## Records provided
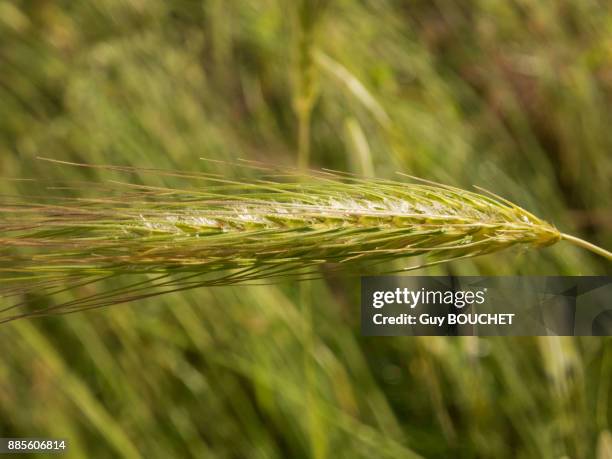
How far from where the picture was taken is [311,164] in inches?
69.6

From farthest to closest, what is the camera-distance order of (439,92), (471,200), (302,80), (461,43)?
(461,43)
(439,92)
(302,80)
(471,200)

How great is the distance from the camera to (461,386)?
147 centimetres

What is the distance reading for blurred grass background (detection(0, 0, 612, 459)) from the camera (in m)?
1.40

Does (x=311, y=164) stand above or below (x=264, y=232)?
above

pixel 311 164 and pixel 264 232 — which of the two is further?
pixel 311 164

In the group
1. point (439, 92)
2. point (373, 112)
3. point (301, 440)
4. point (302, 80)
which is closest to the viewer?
point (302, 80)

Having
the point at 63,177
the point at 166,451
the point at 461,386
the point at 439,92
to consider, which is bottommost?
the point at 166,451

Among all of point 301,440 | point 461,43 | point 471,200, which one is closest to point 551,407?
point 301,440

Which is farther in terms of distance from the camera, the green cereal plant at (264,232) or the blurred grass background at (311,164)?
the blurred grass background at (311,164)

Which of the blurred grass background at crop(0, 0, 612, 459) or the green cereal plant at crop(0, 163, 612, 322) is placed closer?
the green cereal plant at crop(0, 163, 612, 322)

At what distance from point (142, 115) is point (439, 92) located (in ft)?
2.13

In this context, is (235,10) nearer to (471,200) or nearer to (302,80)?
(302,80)

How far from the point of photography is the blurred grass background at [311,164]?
140cm

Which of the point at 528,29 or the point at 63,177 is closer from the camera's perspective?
the point at 63,177
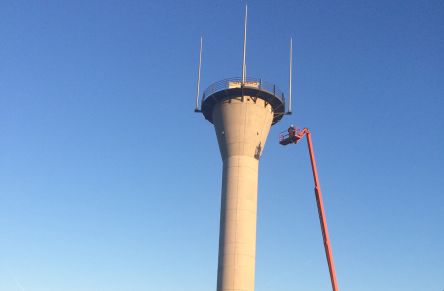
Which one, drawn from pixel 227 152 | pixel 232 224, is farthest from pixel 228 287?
pixel 227 152

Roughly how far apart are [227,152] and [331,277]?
1421 cm

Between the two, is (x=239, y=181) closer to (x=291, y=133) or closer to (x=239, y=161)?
(x=239, y=161)

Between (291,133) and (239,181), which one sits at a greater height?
(291,133)

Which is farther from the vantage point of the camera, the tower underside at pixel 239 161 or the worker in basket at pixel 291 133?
the worker in basket at pixel 291 133

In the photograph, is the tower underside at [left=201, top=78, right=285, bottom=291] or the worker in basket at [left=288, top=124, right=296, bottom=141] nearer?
the tower underside at [left=201, top=78, right=285, bottom=291]

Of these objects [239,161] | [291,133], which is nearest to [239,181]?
[239,161]

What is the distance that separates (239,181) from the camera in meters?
45.4

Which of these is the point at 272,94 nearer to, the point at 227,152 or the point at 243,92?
the point at 243,92

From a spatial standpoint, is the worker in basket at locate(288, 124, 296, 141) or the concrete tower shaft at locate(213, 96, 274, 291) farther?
the worker in basket at locate(288, 124, 296, 141)

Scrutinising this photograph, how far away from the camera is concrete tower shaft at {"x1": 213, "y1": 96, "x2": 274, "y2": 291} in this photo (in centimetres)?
4303

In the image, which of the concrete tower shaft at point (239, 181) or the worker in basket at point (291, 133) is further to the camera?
the worker in basket at point (291, 133)

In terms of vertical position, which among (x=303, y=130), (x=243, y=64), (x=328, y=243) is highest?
(x=243, y=64)

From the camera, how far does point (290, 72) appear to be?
51.9 metres

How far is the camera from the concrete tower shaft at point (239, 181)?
4303cm
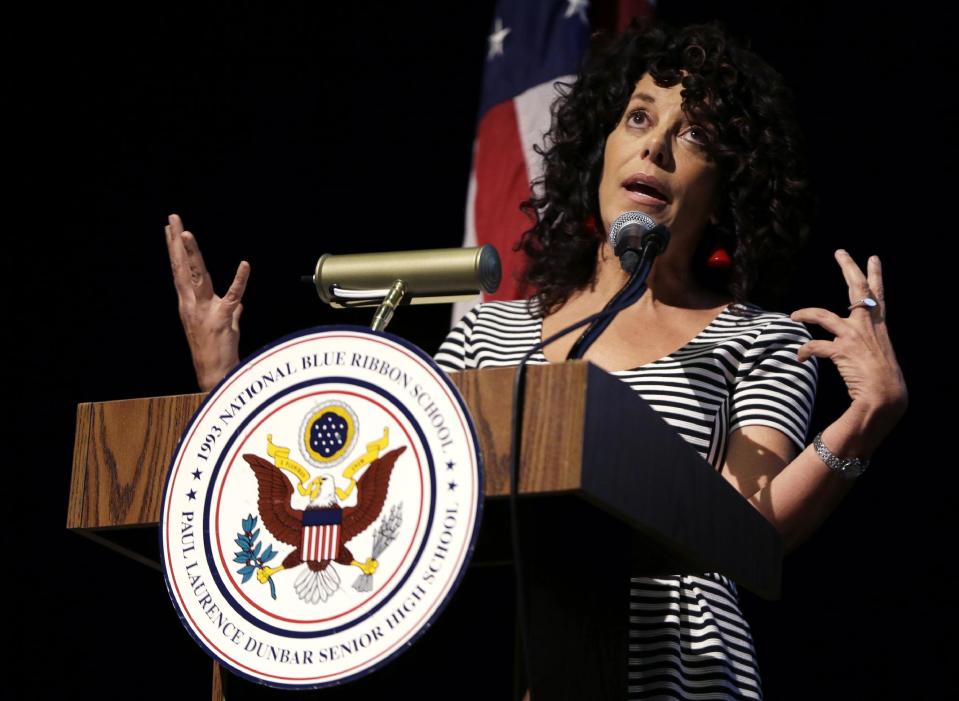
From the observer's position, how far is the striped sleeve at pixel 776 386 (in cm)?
177

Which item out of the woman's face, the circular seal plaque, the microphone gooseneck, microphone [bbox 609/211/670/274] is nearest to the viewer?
the circular seal plaque

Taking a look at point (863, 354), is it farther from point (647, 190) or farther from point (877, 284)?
point (647, 190)

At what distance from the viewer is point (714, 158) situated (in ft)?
6.75

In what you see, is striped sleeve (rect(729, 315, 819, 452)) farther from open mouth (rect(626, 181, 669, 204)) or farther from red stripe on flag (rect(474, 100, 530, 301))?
red stripe on flag (rect(474, 100, 530, 301))

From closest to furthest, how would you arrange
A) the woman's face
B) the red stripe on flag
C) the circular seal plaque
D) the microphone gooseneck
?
1. the circular seal plaque
2. the microphone gooseneck
3. the woman's face
4. the red stripe on flag

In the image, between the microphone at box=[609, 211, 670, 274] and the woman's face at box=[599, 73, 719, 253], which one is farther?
the woman's face at box=[599, 73, 719, 253]

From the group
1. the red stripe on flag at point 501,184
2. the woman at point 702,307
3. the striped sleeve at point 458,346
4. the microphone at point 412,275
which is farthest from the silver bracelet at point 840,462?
the red stripe on flag at point 501,184

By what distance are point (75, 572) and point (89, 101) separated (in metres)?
1.15

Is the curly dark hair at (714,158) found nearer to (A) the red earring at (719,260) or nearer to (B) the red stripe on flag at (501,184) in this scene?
(A) the red earring at (719,260)

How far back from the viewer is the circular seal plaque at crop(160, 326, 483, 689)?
1.09 metres

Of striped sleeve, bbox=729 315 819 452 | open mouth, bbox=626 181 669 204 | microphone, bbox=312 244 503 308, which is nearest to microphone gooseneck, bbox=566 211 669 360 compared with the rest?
microphone, bbox=312 244 503 308

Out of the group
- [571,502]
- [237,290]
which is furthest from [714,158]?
[571,502]

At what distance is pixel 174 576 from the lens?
1.18 metres

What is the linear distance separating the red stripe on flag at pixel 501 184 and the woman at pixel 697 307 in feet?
2.55
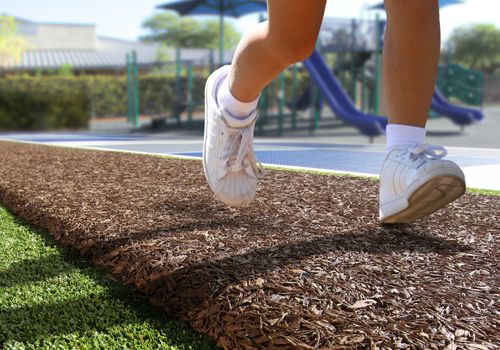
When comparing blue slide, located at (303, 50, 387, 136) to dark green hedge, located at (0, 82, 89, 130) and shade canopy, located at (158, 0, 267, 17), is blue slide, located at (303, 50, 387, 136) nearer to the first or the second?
shade canopy, located at (158, 0, 267, 17)

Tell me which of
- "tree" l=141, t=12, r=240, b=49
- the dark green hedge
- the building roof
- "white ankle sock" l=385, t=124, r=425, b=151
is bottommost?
the dark green hedge

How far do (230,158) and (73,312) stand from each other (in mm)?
857

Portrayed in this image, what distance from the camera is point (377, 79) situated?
13.7 metres

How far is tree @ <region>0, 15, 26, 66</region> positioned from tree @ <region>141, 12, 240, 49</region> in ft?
130

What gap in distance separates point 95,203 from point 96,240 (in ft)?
1.92

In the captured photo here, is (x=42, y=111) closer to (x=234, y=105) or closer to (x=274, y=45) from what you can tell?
(x=234, y=105)

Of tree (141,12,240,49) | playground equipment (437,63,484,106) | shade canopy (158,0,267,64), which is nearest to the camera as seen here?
shade canopy (158,0,267,64)

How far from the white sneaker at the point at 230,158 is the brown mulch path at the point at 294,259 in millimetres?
101

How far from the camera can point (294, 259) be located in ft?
5.22

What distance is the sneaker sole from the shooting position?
1717 millimetres

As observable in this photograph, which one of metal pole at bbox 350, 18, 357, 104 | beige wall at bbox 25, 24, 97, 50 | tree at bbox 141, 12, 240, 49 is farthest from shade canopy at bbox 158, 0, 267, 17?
tree at bbox 141, 12, 240, 49

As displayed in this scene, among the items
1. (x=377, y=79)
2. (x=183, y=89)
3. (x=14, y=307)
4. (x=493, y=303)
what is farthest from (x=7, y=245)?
(x=183, y=89)

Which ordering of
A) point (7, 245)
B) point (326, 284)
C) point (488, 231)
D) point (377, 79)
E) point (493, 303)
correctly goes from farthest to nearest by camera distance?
1. point (377, 79)
2. point (7, 245)
3. point (488, 231)
4. point (326, 284)
5. point (493, 303)

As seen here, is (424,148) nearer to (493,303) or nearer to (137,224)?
(493,303)
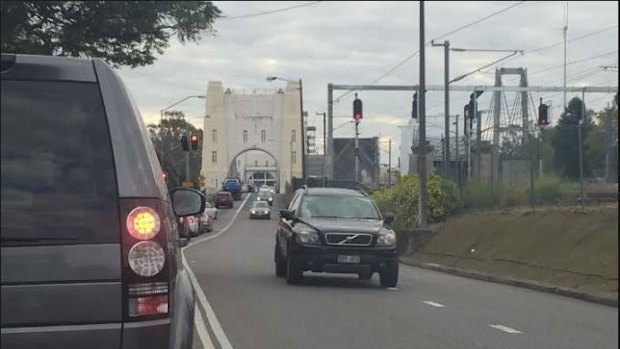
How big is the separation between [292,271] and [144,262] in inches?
434

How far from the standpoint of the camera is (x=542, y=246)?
1833 cm

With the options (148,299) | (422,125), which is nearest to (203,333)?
(148,299)

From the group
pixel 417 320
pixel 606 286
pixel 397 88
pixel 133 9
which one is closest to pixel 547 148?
pixel 397 88

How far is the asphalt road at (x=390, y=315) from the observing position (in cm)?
932

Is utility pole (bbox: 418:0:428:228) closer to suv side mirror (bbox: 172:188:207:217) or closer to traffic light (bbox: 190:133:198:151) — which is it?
traffic light (bbox: 190:133:198:151)

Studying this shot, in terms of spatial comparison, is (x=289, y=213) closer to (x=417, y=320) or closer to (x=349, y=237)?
(x=349, y=237)

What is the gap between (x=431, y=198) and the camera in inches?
1126

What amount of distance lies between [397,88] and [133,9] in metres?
30.9

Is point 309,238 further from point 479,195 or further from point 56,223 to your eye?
point 479,195

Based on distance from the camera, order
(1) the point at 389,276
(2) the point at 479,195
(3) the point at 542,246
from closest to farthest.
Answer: (1) the point at 389,276 < (3) the point at 542,246 < (2) the point at 479,195

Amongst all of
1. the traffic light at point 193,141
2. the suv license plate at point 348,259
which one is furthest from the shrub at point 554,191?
the traffic light at point 193,141

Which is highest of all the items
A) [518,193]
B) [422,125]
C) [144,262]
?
[422,125]

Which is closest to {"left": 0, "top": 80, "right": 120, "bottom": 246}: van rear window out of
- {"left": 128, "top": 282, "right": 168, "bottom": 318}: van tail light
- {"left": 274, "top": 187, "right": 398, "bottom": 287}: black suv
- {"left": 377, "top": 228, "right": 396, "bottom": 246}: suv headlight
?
{"left": 128, "top": 282, "right": 168, "bottom": 318}: van tail light

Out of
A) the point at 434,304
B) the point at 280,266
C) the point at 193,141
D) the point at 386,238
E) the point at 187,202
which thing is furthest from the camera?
the point at 193,141
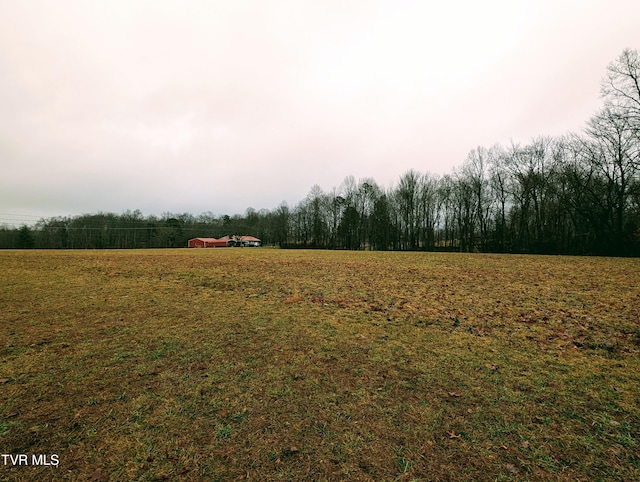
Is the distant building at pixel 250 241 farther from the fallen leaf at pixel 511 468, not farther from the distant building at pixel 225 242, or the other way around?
the fallen leaf at pixel 511 468

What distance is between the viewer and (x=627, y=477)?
8.20 feet

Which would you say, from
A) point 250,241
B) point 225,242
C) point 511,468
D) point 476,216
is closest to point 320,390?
point 511,468

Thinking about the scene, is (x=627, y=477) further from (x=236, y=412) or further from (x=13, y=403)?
(x=13, y=403)

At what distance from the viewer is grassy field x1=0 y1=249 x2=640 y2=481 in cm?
266

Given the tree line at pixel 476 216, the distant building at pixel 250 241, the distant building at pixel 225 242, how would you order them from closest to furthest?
the tree line at pixel 476 216 < the distant building at pixel 225 242 < the distant building at pixel 250 241

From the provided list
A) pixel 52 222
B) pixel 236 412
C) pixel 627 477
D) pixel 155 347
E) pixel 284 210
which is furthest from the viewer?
pixel 284 210

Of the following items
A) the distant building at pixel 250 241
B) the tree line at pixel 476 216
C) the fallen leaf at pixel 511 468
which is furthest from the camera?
the distant building at pixel 250 241

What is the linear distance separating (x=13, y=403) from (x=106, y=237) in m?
87.9

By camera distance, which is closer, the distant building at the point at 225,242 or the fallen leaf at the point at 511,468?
the fallen leaf at the point at 511,468

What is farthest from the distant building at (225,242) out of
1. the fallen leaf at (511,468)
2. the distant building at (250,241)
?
the fallen leaf at (511,468)

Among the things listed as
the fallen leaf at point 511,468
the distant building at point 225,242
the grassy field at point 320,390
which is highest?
the distant building at point 225,242

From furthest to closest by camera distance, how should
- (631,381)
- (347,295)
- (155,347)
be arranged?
1. (347,295)
2. (155,347)
3. (631,381)

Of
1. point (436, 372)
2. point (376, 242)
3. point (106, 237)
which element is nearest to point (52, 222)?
point (106, 237)

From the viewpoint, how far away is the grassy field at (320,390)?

## Directive
Rewrite the entries starting at the line containing "By what distance" and ending at the line containing "13.7 metres", replacing "red stripe on flag" with "red flag stripe" and changing nothing else. Leave the pictures out of your answer.

## Solution for this task
By what distance are point (75, 572) and point (89, 101) separated (in metres)?
1.15

Is the curly dark hair at (714,158) found nearer to (A) the red earring at (719,260) or nearer to (B) the red flag stripe at (501,184) in this scene?
(A) the red earring at (719,260)

How far back from the viewer is the circular seal plaque at crop(160, 326, 483, 689)?
1.09 metres

Of striped sleeve, bbox=729 315 819 452 | open mouth, bbox=626 181 669 204 | microphone, bbox=312 244 503 308, which is nearest to microphone gooseneck, bbox=566 211 669 360 compared with the rest?
microphone, bbox=312 244 503 308

Out of the group
- [571,502]
- [237,290]
which is furthest from [714,158]?
[571,502]

At what distance is pixel 174 576 from the lens?
1.18 metres

What is the linear distance separating the red flag stripe at pixel 501 184 and the woman at pixel 697 307 in feet?
2.55
When comparing blue slide, located at (303, 50, 387, 136) to dark green hedge, located at (0, 82, 89, 130) and shade canopy, located at (158, 0, 267, 17), is blue slide, located at (303, 50, 387, 136) nearer to the first or the second?
shade canopy, located at (158, 0, 267, 17)

Tell me which of
- "tree" l=141, t=12, r=240, b=49
- the dark green hedge
- the building roof
- "white ankle sock" l=385, t=124, r=425, b=151
is bottommost?
the dark green hedge

How far do (230,158) and (73,312) stand from each other (in mm)?
857

Portrayed in this image, what distance from the camera is point (377, 79) situated?
13.7 metres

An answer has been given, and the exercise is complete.